Chiqui Cartagena, Managing Director of Multicultural Communications at Meredith Integrated Marketing, is a media pioneer with twenty years of experience developing, contributing to, and launching some of America’s most successful Spanish-language products, including TV Guide en Español and many others. Prior to joining the Meredith Corporation, she was the Director of Business Development for The Ad Age Group, where she was responsible for developing Hispanic business for its leading titles. In 1996 she was part of the team that developed and launched the Spanish version of People magazine. People en Español is still the most successful Spanish-language magazine and continues to dominate the Hispanic print market today. In 1998 Cartagena left Time Inc. to become executive editor of the Spanish-language version of TV Guide. She has also worked as a consultant to Fortune 500 companies who want to get into the U.S. Hispanic market. She lives in New York. Visit her website at www.latinoboom.com.


From the Hardcover edition.

Details

  • Title Latino Boom: Everything You Need to Know to Grow Your Business in the U.S. Hispanic Market
  • Author Chiqui Cartagena
  • Binding Paperback
  • Pages 256
  • Volumes 1
  • Language ENG
  • Publisher Ballantine Books
  • Date July 31, 2007
  • ISBN 9780345482365 / 0345482360
  • Dewey Decimal Code 658.800

Excerpt

EVERY DOG HAS HIS DAY

Before we talk about the business opportunity behind the growing Hispanic market, I think some historical context is necessary. Throughout this book you will hear me talk about the strong bond Latinos have with the Spanish language and Hispanic “culture.” People often say that to know a language is to know the culture of the people who speak it. But to fully understand the Hispanic culture of Latinos living in the United States, one must also realize that this “culture” is also shaped by the historical and political relationship of Spain with its Latin American brethren. So, allow me first to take you through a quick review of the history of Spain in Latin America, and how the politics and beliefs of the Spanish empire have come to influence many aspects of today’s Hispanic culture, including some very deep-rooted issues of race and class. Once we have briefly explored the historical baggage all Latinos carry from Spain, I’ll bring the focus back to the unique and more modern history of Latinos in the United States.

--------------------

[Tasks to perform]
a) How would you render this sentence from the Latino Boom page in Spanish: "In 1998 Cartagena left Time Inc. to become executive editor of the Spanish-language version of TV Guide."?
b) Could you pick up the Latino Boom page after its last sentence and carry the chapter forward?
The material has no connection to the Latino Boom page.

--------------------

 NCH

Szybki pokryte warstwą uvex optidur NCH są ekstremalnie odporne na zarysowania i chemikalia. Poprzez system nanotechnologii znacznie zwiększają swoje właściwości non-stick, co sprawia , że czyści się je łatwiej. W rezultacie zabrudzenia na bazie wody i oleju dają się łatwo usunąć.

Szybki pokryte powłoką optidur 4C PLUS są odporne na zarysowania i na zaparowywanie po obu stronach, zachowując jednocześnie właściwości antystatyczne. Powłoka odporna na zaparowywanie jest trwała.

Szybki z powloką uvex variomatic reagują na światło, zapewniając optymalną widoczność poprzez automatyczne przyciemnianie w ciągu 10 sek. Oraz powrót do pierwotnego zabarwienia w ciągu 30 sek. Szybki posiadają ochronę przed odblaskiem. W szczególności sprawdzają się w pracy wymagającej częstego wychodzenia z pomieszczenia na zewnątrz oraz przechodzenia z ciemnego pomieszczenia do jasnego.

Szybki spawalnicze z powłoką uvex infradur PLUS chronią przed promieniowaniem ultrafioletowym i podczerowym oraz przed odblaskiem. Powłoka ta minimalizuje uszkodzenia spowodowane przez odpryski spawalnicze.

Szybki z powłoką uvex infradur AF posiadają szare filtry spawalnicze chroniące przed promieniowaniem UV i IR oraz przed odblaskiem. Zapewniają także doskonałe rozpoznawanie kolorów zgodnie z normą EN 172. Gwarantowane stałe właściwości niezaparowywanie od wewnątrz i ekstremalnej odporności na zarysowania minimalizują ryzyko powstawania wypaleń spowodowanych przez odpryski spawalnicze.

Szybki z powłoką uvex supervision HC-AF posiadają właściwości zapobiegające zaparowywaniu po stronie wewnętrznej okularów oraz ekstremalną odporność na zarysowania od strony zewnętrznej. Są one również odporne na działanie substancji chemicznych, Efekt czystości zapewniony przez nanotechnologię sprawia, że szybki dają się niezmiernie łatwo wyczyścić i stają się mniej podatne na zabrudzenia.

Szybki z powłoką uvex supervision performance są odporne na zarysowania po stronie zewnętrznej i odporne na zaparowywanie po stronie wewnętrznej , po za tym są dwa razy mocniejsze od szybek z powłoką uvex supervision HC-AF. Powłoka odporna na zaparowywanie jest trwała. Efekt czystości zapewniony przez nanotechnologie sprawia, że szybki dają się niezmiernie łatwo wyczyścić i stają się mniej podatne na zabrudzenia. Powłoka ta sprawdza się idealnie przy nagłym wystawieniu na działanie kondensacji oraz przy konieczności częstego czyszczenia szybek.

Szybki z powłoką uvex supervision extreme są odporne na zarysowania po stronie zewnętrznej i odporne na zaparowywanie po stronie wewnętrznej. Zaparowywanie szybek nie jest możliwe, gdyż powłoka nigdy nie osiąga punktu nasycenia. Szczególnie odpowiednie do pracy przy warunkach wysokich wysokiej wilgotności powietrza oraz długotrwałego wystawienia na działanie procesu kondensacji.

--------------------

[Outputs for the tasks]
a) En 1998, Cartagena dejó Time Inc. para convertirse en editora ejecutiva de la versión en español de TV Guide.

b)
POLITICS AND ISSUES OF RACE AND CLASS

Talking about Latinos and politics is unavoidable these days. Not only was the Latino vote a “must-win” in the past presidential election, in several key battleground states how Latinos voted actually decided who ultimately won the 2004 presidential election. Democrats are still reeling from the results, but the fault does not lie entirely with John Kerry’s campaign. It is clearly part of the larger problem the Democratic Party has to face, which is that the party has lost touch with its power base. Latinos have traditionally been at the heart of the Democratic Party’s power base. That is why historically the majority of Latinos have been affiliated with and voted for the candidates of the Democratic Party. But as you will see in the following chapters, Hispanics also tend to be more socially conservative in their views on politics and religion, especially if they are foreign-born and Catholic. Realizing that they could appeal both to the conservative side of older and foreign-born Latinos, the Republican Party has been impressively effective in gaining political ground with the Latino community. It has also been able to appeal to the younger generation of Hispanics that are born in the United States and are quickly climbing the economic ladder.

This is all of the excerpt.